Soil Biological Quality project

During the beginning of the year 2018, the ACARBIO team in collaboration with CREA (consiglio per la ricerca in agricoltura) and local farmers, started a project to investigate the best technique to cultivate and manage the Re Fiascone Tomato on the terraces of the Amalfi Coast and surrounding areas.

The study is conducted by two ACARBIO members, Valeria Fattoruso, entomologist, and Lorenz Frei, landscape architect, with the support of Rosa Pepe of CREA and Stefania A. from University of Bolzano, in the garden terraces of ACARBIO, located in Polvica, Tramonti.

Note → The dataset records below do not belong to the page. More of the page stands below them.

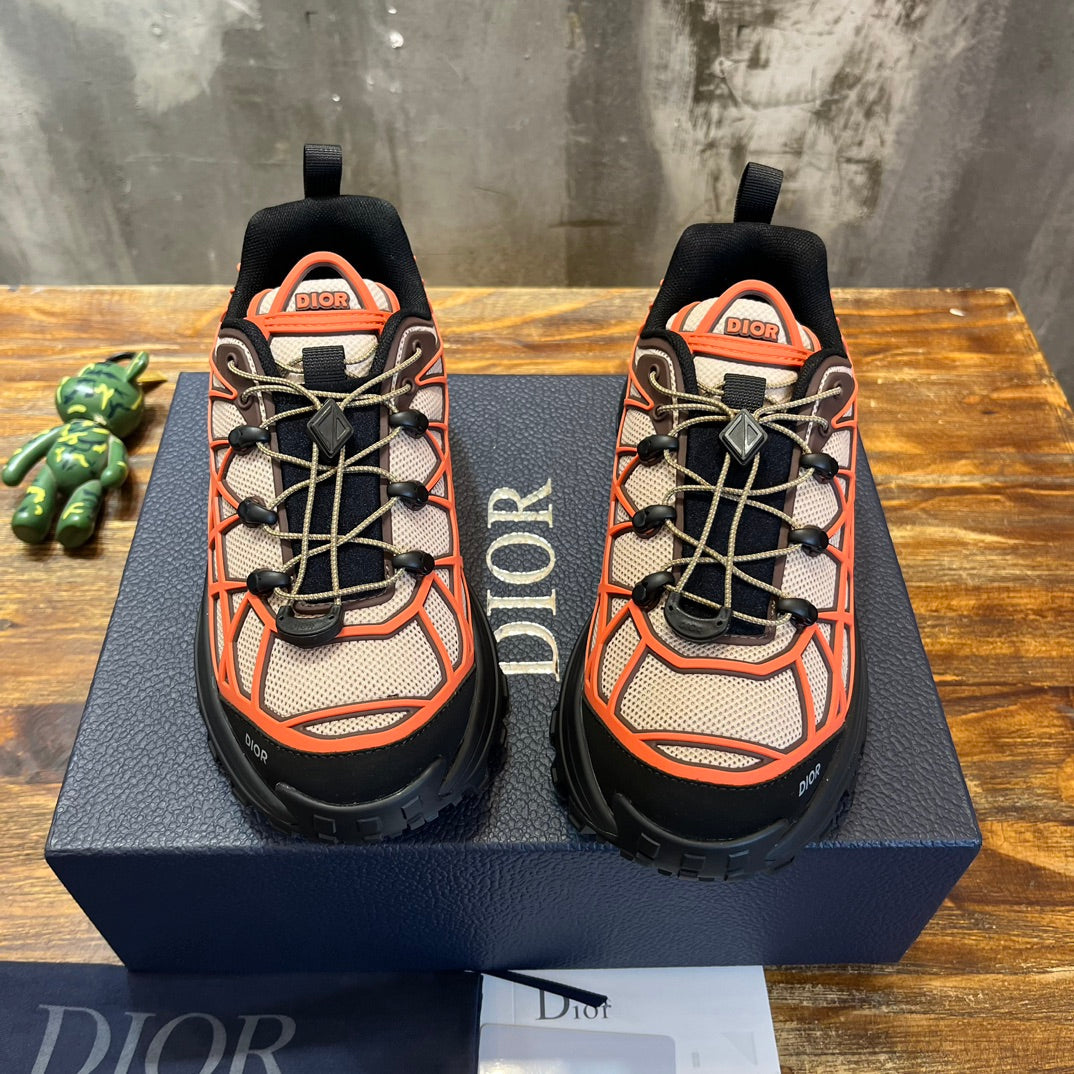 Luxury Shoes - DIR - 390
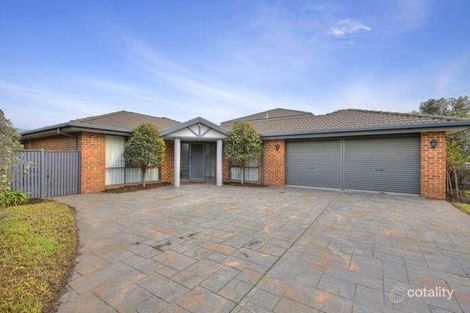 86 Kearney Dr, Aspendale Gardens, VIC 3195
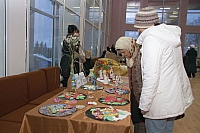 IMG_1507.jpg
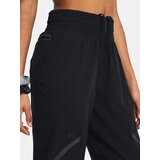 Under Armour Women's Unstoppable Ankle Pant - Ladies | Shoptok.si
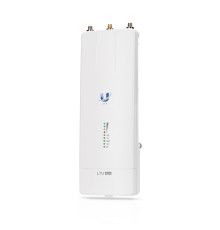 Базова станція Ubiquiti LTU Rocket (LTU-Rocket)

With two different methods, QBS (biological quality of soil index) which uses insects as biological indicator, and chemical soil analysis, which implies laboratory measurements of PH, nitrogen content, and enzyme activity, the main idea is to understand Tramonti’s actual state of the soils. At the end, a better cultivation in the future, could become a key factor to promote the farming and counteract the rural depopulation of this area.

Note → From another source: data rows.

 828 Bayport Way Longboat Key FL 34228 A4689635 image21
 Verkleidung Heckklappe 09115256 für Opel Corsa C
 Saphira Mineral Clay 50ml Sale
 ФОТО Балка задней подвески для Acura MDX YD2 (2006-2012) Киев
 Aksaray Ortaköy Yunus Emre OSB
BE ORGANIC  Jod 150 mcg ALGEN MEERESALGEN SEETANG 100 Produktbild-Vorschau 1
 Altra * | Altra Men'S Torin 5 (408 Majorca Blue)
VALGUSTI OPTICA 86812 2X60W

Valeria and Lorenz were working on the QBS analysis during this spring, gathering soil from different points of the terraces and analyzing the insects present in it. Valeria explains the relevance of the existence of certain species of insects in the soil:

 “There are species that are very specialized, sensitive to environmental changes and contamination, so if we find in a sample of soil this type of insects, it could mean that the soil is not polluted and has a good quality. However, there are other species that can survive even if the environment is contaminated, therefore if these insects are present in a sample, but not the others, the soil must not be so good”

This project is an opportunity to develop an experimental design, to promote alternative ways to calculate the soil quality, discover something new about the biodiversity of the area, and determine the impact of farming and gardening of tomatoes. This can also involve the local communities, to raise their awareness on these topics, and certainly adds value to the Refiascone Tomato.